● **GIVEN TASK**: Repeat the listing below word for word, leaving out the pictures.

Stored data:

+ + + +

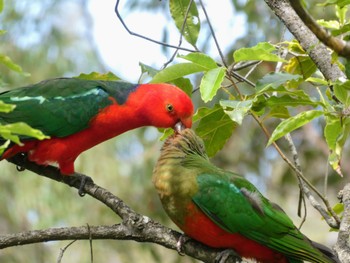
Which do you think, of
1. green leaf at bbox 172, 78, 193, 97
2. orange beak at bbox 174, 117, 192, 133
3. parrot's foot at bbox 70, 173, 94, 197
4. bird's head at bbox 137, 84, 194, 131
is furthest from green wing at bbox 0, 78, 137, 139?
green leaf at bbox 172, 78, 193, 97

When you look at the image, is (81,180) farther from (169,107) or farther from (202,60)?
(202,60)

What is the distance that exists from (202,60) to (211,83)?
0.10m

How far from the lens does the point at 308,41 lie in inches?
109

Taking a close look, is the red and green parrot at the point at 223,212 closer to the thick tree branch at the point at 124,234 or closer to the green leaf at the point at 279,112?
the thick tree branch at the point at 124,234

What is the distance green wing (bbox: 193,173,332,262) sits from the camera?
292 cm

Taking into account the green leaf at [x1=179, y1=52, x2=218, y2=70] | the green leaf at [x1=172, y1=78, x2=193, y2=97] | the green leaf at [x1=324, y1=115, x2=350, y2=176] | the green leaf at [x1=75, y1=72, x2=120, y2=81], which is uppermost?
the green leaf at [x1=75, y1=72, x2=120, y2=81]

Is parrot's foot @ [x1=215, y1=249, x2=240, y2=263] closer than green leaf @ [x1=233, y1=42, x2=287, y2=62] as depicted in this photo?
No

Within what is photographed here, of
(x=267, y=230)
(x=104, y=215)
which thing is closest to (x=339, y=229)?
(x=267, y=230)

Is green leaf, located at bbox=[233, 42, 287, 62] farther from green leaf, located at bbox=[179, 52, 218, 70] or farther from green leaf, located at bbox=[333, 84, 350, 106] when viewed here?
green leaf, located at bbox=[333, 84, 350, 106]

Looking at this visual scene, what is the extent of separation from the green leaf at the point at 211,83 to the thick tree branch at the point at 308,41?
19.8 inches

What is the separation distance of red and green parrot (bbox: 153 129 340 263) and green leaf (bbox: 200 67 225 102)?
667 mm

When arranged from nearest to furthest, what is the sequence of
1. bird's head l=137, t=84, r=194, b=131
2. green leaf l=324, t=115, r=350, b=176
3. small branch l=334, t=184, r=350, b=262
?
green leaf l=324, t=115, r=350, b=176 < small branch l=334, t=184, r=350, b=262 < bird's head l=137, t=84, r=194, b=131

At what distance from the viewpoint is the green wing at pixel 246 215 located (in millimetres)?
2918

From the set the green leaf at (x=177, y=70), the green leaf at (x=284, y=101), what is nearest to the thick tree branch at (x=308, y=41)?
the green leaf at (x=284, y=101)
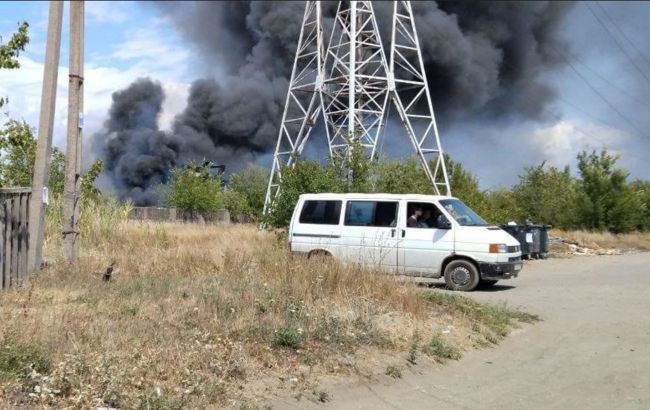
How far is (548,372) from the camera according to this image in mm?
7449

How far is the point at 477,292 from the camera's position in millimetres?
13812

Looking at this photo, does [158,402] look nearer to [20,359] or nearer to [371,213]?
[20,359]

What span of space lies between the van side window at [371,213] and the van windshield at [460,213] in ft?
3.60

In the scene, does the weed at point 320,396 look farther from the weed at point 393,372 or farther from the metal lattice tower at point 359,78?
the metal lattice tower at point 359,78

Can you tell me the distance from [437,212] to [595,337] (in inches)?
215

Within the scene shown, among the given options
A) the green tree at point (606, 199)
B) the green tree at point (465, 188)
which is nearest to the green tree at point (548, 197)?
the green tree at point (606, 199)

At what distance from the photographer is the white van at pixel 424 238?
45.4ft

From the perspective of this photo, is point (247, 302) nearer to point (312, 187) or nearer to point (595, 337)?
point (595, 337)

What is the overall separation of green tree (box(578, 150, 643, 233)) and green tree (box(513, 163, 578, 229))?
1043mm

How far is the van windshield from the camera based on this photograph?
46.8 feet

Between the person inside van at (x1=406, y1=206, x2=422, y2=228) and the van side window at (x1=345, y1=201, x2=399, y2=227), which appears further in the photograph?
the van side window at (x1=345, y1=201, x2=399, y2=227)

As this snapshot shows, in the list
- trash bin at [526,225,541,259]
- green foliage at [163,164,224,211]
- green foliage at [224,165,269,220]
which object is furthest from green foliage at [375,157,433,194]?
green foliage at [163,164,224,211]

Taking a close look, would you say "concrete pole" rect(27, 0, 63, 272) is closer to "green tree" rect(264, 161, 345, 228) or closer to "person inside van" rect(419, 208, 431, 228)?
"person inside van" rect(419, 208, 431, 228)

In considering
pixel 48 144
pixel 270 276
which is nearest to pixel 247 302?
pixel 270 276
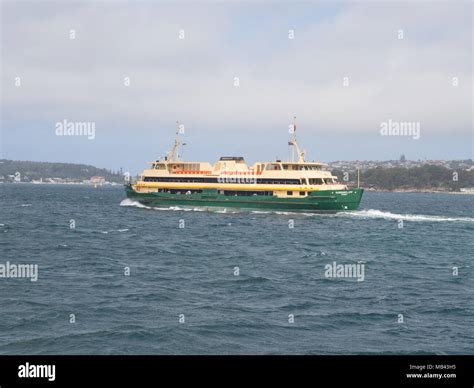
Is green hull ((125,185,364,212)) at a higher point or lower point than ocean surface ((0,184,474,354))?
higher

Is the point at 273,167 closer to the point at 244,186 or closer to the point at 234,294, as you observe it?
the point at 244,186

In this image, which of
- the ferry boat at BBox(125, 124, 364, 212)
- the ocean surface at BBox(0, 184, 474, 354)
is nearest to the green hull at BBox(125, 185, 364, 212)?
the ferry boat at BBox(125, 124, 364, 212)

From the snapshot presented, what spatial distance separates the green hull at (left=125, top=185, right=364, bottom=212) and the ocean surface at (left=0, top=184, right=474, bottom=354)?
48.1 feet

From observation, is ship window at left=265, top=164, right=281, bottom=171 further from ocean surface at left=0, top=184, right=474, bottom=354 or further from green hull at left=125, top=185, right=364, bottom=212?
ocean surface at left=0, top=184, right=474, bottom=354

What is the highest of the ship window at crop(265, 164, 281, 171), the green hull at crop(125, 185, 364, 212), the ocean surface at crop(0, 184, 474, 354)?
the ship window at crop(265, 164, 281, 171)

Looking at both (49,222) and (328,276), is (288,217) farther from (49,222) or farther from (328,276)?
(328,276)

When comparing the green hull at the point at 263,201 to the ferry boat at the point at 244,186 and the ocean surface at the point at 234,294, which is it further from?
the ocean surface at the point at 234,294

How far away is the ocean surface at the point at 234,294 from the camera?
60.1 ft

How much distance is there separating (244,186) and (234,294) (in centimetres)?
4645

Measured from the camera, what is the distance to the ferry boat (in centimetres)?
6638

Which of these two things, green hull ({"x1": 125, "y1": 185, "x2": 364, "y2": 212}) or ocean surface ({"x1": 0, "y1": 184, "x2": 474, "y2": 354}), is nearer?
ocean surface ({"x1": 0, "y1": 184, "x2": 474, "y2": 354})

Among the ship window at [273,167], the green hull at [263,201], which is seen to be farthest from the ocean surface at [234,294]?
the ship window at [273,167]

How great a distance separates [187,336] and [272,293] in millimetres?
7513
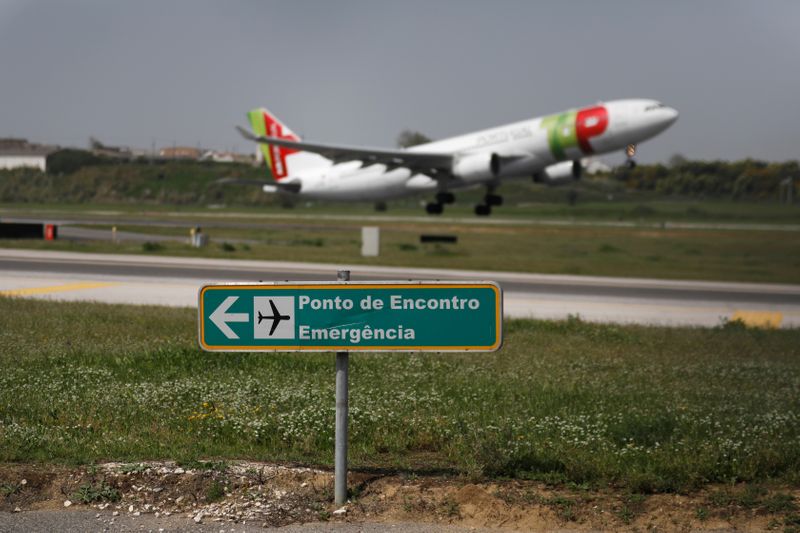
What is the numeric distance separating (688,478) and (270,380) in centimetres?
607

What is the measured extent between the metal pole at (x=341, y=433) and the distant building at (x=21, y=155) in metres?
35.2

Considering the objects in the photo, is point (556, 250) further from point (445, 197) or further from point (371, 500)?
point (371, 500)

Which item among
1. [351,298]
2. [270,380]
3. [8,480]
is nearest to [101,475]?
[8,480]

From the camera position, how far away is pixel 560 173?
2061 inches

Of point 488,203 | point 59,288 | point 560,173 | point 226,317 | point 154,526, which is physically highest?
point 560,173

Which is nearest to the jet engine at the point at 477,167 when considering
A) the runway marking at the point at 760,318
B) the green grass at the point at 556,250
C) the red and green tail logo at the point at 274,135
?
the green grass at the point at 556,250

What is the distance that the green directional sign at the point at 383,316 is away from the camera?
7445 mm

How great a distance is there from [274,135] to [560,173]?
22851 millimetres

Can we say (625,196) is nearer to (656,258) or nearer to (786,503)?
(656,258)

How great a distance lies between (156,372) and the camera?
1309 centimetres

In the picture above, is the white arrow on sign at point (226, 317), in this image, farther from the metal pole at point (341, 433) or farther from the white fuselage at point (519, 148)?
the white fuselage at point (519, 148)

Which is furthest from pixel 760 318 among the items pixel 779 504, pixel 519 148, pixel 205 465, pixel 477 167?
pixel 477 167

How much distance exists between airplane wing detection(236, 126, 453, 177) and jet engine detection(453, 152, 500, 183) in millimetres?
885

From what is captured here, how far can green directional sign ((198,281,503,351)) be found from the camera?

+ + + +

● **REPLY**:
Which do you think, of
1. green leaf at bbox 172, 78, 193, 97
2. orange beak at bbox 174, 117, 192, 133
3. parrot's foot at bbox 70, 173, 94, 197
4. bird's head at bbox 137, 84, 194, 131
is furthest from green wing at bbox 0, 78, 137, 139?
green leaf at bbox 172, 78, 193, 97

When you look at the image, is (81,180) farther from (169,107) or farther from (202,60)?
(202,60)

What is the distance that exists from (202,60) to (211,83)?
0.10m

How far from the lens does the point at 308,41 lie in inches?
109

Taking a close look, is the red and green parrot at the point at 223,212 closer to the thick tree branch at the point at 124,234 or closer to the green leaf at the point at 279,112?
the thick tree branch at the point at 124,234

What is the distance green wing (bbox: 193,173,332,262) sits from the camera?
292 cm

Taking into account the green leaf at [x1=179, y1=52, x2=218, y2=70] | the green leaf at [x1=172, y1=78, x2=193, y2=97] | the green leaf at [x1=324, y1=115, x2=350, y2=176] | the green leaf at [x1=75, y1=72, x2=120, y2=81], which is uppermost?
the green leaf at [x1=75, y1=72, x2=120, y2=81]

Is parrot's foot @ [x1=215, y1=249, x2=240, y2=263] closer than green leaf @ [x1=233, y1=42, x2=287, y2=62] as depicted in this photo?
No

Within what is photographed here, of
(x=267, y=230)
(x=104, y=215)
which thing is closest to (x=339, y=229)?
(x=267, y=230)

Is green leaf, located at bbox=[233, 42, 287, 62] farther from green leaf, located at bbox=[179, 52, 218, 70] or farther from green leaf, located at bbox=[333, 84, 350, 106] when viewed here?
green leaf, located at bbox=[333, 84, 350, 106]

Looking at this visual scene, what is the extent of separation from the green leaf at the point at 211,83 to the thick tree branch at the point at 308,41?
19.8 inches

What is the separation distance of red and green parrot (bbox: 153 129 340 263) and green leaf (bbox: 200 67 225 102)?
667 mm

When arranged from nearest to furthest, what is the sequence of
1. bird's head l=137, t=84, r=194, b=131
2. green leaf l=324, t=115, r=350, b=176
3. small branch l=334, t=184, r=350, b=262
?
green leaf l=324, t=115, r=350, b=176 < small branch l=334, t=184, r=350, b=262 < bird's head l=137, t=84, r=194, b=131

At what distance from the viewpoint is the green wing at pixel 246 215 located (in millimetres)?
2918

From the set the green leaf at (x=177, y=70), the green leaf at (x=284, y=101), what is nearest to the thick tree branch at (x=308, y=41)?
the green leaf at (x=284, y=101)
How far is (548,372) from the camera according to this image in mm?
7449

How far is the point at 477,292 from the camera's position in millimetres?
13812

Looking at this photo, does [158,402] look nearer to [20,359] or nearer to [371,213]?
[20,359]

What span of space lies between the van side window at [371,213] and the van windshield at [460,213] in ft?
3.60

In the scene, does the weed at point 320,396 look farther from the weed at point 393,372 or farther from the metal lattice tower at point 359,78?
the metal lattice tower at point 359,78

Can you tell me the distance from [437,212] to [595,337] (in inches)?
215

Within the scene shown, among the given options
A) the green tree at point (606, 199)
B) the green tree at point (465, 188)
which is nearest to the green tree at point (548, 197)?
the green tree at point (606, 199)

At what distance from the photographer is the white van at pixel 424 238?
45.4ft

From the perspective of this photo, is point (247, 302) nearer to point (312, 187) or nearer to point (595, 337)?
point (595, 337)

What is the overall separation of green tree (box(578, 150, 643, 233)) and green tree (box(513, 163, 578, 229))?
1043mm

How far is the van windshield from the camera based on this photograph?
46.8 feet

Between the person inside van at (x1=406, y1=206, x2=422, y2=228) and the van side window at (x1=345, y1=201, x2=399, y2=227), which appears further in the photograph?
the van side window at (x1=345, y1=201, x2=399, y2=227)

As this snapshot shows, in the list
- trash bin at [526,225,541,259]
- green foliage at [163,164,224,211]
- green foliage at [224,165,269,220]
which object is furthest from green foliage at [375,157,433,194]?
green foliage at [163,164,224,211]

Taking a close look, would you say "concrete pole" rect(27, 0, 63, 272) is closer to "green tree" rect(264, 161, 345, 228) or closer to "person inside van" rect(419, 208, 431, 228)?
"person inside van" rect(419, 208, 431, 228)

In considering
pixel 48 144
pixel 270 276
which is nearest to pixel 247 302?
pixel 270 276
Is green hull ((125,185,364,212)) at a higher point or lower point than ocean surface ((0,184,474,354))?
higher

Is the point at 273,167 closer to the point at 244,186 or closer to the point at 234,294, as you observe it?
the point at 244,186

In this image, which of
- the ferry boat at BBox(125, 124, 364, 212)
- the ocean surface at BBox(0, 184, 474, 354)
is nearest to the green hull at BBox(125, 185, 364, 212)?
the ferry boat at BBox(125, 124, 364, 212)

From the snapshot presented, what spatial distance separates the green hull at (left=125, top=185, right=364, bottom=212) and the ocean surface at (left=0, top=184, right=474, bottom=354)?
48.1 feet

From observation, is ship window at left=265, top=164, right=281, bottom=171 further from ocean surface at left=0, top=184, right=474, bottom=354 or further from green hull at left=125, top=185, right=364, bottom=212?
ocean surface at left=0, top=184, right=474, bottom=354

What is the highest of the ship window at crop(265, 164, 281, 171), the green hull at crop(125, 185, 364, 212), the ocean surface at crop(0, 184, 474, 354)?
the ship window at crop(265, 164, 281, 171)

Looking at both (49,222) and (328,276), is (288,217) farther from (49,222) or farther from (328,276)?
(328,276)

When comparing the green hull at the point at 263,201 to the ferry boat at the point at 244,186 and the ocean surface at the point at 234,294, which is it further from?
the ocean surface at the point at 234,294

How far away is the ocean surface at the point at 234,294 from the camera?
60.1 ft

How much distance is there separating (244,186) and (234,294) (in centimetres)?
4645

Measured from the camera, what is the distance to the ferry boat (in centimetres)?
6638

Which of these two things, green hull ({"x1": 125, "y1": 185, "x2": 364, "y2": 212}) or ocean surface ({"x1": 0, "y1": 184, "x2": 474, "y2": 354}), is nearer?
ocean surface ({"x1": 0, "y1": 184, "x2": 474, "y2": 354})

Among the ship window at [273,167], the green hull at [263,201], which is seen to be farthest from the ocean surface at [234,294]?
the ship window at [273,167]

How great a distance separates [187,336] and [272,293] in millimetres?
7513
What is the numeric distance separating (688,478) and (270,380) in centimetres?
607

What is the measured extent between the metal pole at (x=341, y=433) and the distant building at (x=21, y=155) in metres?
35.2

Considering the objects in the photo, is point (556, 250) further from point (445, 197) or further from point (371, 500)?
point (371, 500)

Which item among
1. [351,298]
2. [270,380]
3. [8,480]
is nearest to [101,475]?
[8,480]

From the camera position, how far away is pixel 560 173?
2061 inches

Of point 488,203 | point 59,288 | point 560,173 | point 226,317 | point 154,526, which is physically highest?
point 560,173

Which is nearest to the jet engine at the point at 477,167 when considering
A) the runway marking at the point at 760,318
B) the green grass at the point at 556,250
C) the red and green tail logo at the point at 274,135
?
the green grass at the point at 556,250

What is the distance that the green directional sign at the point at 383,316 is away from the camera?
7445 mm

How great a distance is there from [274,135] to [560,173]?
22851 millimetres

Can we say (625,196) is nearer to (656,258) or nearer to (786,503)?
(656,258)

How great a distance lies between (156,372) and the camera?
1309 centimetres

In the picture above, is the white arrow on sign at point (226, 317), in this image, farther from the metal pole at point (341, 433) or farther from the white fuselage at point (519, 148)?
the white fuselage at point (519, 148)

Which is furthest from pixel 760 318 among the items pixel 779 504, pixel 519 148, pixel 205 465, pixel 477 167?
pixel 477 167

How much distance exists between airplane wing detection(236, 126, 453, 177) and jet engine detection(453, 152, 500, 183) in millimetres?
885

From what is captured here, how far can green directional sign ((198,281,503,351)) be found from the camera?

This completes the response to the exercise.